Employee Health Insurance Information & Forms
The Town of Norwood offers a competitive health insurance through the Group Insurance Commission (GIC). The mission of the Group Insurance Commission (GIC) is to provide high-value health insurance and other benefits to state employees, retirees, and their survivors and dependents.
Helpful GIC Links:
Health Insurance Forms:
- GIC Enrollment/Change Form - Active Employees
This form (Form-1MUN) is for enrolling in or changing your election of health insurance. Use this form as a new hire, at Annual Enrollment, within 60 days of a documented qualifying status change, name and address changes, and for divorce and remarriage notifications. Use this form to add or drop your spouse and dependent(s) from coverage during Annual Enrollment and within 60 days of a documented qualifying status change
- GIC Enrollment/Change Form- Retiree/Survivor
This form is for state and municipal retirees and survivors. Use this form to enroll in GIC health insurance coverage for the first time at retirement, during Annual Enrollment, for an address change, within 60 days of a documented qualifying status change, and if you are a new municipal survivor applying for coverage for the first time.
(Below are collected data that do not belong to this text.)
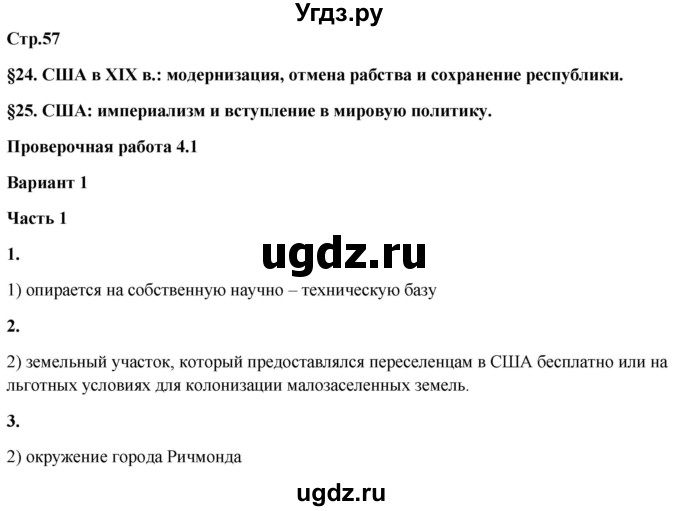 Угдз.ру

Стр.57

§24. США в XIX в.: модернизация, отмена рабства и сохранение республики.

§25. США: империализм и вступление в мировую политику.

Проверочная работа 4.1

Вариант 1

Часть 1

1.

ugdz.ru

1) опирается на собственную научно – техническую базу

2.

2) земельный участок, который предоставлялся переселенцам в США бесплатно или на льготных условиях для колонизации малозаселенных земель.

3.

2) окружение города Ричмонда

ugdz.ru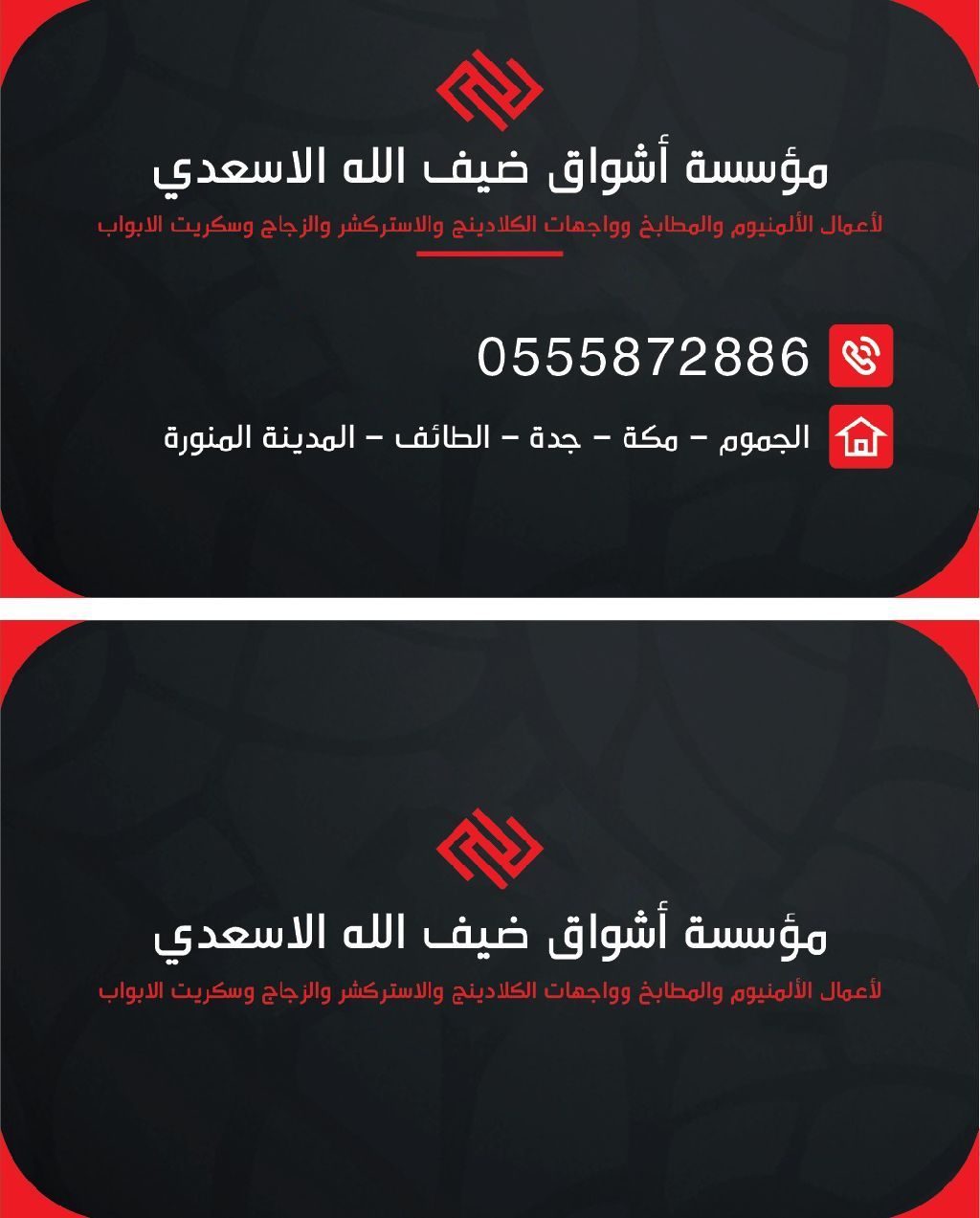 مؤسسة أشواق ضيف الله الاسعدي

لأعمال الألمنيوم والمطابخ وواجهات الكلادينج والاستركشر والزجاج وسكريت الابواب

0555872886

الجموم - مكة - جدة - الطائف - المدينة المنورة

مؤسسة أشواق ضيف الله الاسعدي

لأعمال الألمنيوم والمطابخ وواجهات الكلادينج والاستركشر والزجاج وسكريت الابواب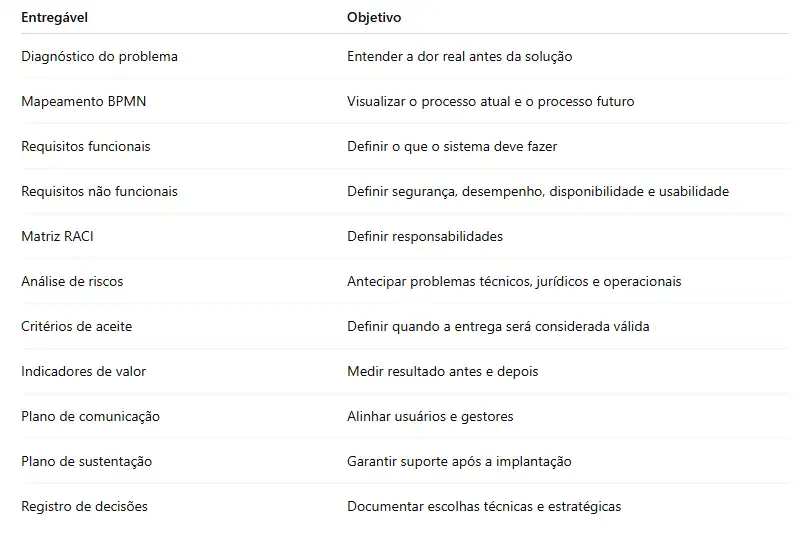 | Entregável | Objetivo |
|---|---|
| Diagnóstico do problema | Entender a dor real antes da solução |
| Mapeamento BPMN | Visualizar o processo atual e o processo futuro |
| Requisitos funcionais | Definir o que o sistema deve fazer |
| Requisitos não funcionais | Definir segurança, desempenho, disponibilidade e usabilidade |
| Matriz RACI | Definir responsabilidades |
| Análise de riscos | Antecipar problemas técnicos, jurídicos e operacionais |
| Critérios de aceite | Definir quando a entrega será considerada válida |
| Indicadores de valor | Medir resultado antes e depois |
| Plano de comunicação | Alinhar usuários e gestores |
| Plano de sustentação | Garantir suporte após a implantação |
| Registro de decisões | Documentar escolhas técnicas e estratégicas |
During Annual Enrollment and within 60 days of a qualifying status change, use this form to add or drop your spouse or dependent(s). Other forms in this section include the required Medicare Part D Opt-in form for UniCare OME members and the dis-enrollment form for current Fallon Senior Plan, Tufts Medicare Preferred, and UniCare Medicare Extension (OME) members.
- Employment Status Change Form
This form is for when you have an employment status change including transferring to or from your municipality, terminating municipal employment, and at retirement.